Textausschnitt:
Wellensittiche und Kinder

Mit Futter können Kinder Wellensittiche oft leicht zu sich locken. © Andreas Lischka/Pixabay
Mit Futter können Kinder Wellensittiche oft leicht zu sich locken. © Andreas Lischka/Pixabay

Wellensittiche sind nicht nur hübsch anzusehen, es ist außerdem eine schöne Erfahrung, wenn handzahme Vögel freiwillig auf die Hand ihres Halters hüpfen und sich gegebenenfalls sogar mit dem Finger vorsichtig im Nacken kraulen lassen. Die Wunschvorstellung, derart zutrauliche Vögel zu halten, haben viele Menschen. Zudem würden zahlreiche Vogelliebhaber ihren Kindern gern ermöglichen, positive Erfahrungen mit Heimvögeln zu machen. An sich ist das eine gute Idee, sofern sie korrekt umgesetzt wird.

Datensatzauszug:
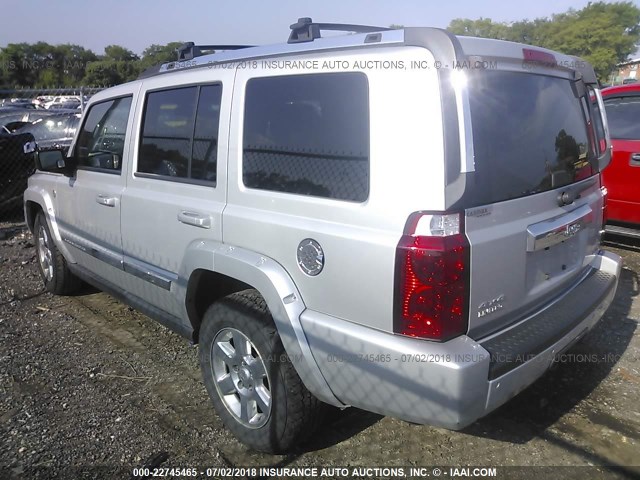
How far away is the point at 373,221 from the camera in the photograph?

Kurze Aufgabe: Übertrage diesen Satz aus dem Textausschnitt ins Englische: „Die Wunschvorstellung, derart zutrauliche Vögel zu halten, haben viele Menschen.“

Vollständige Antwort: Many people wish they could keep birds as tame as these.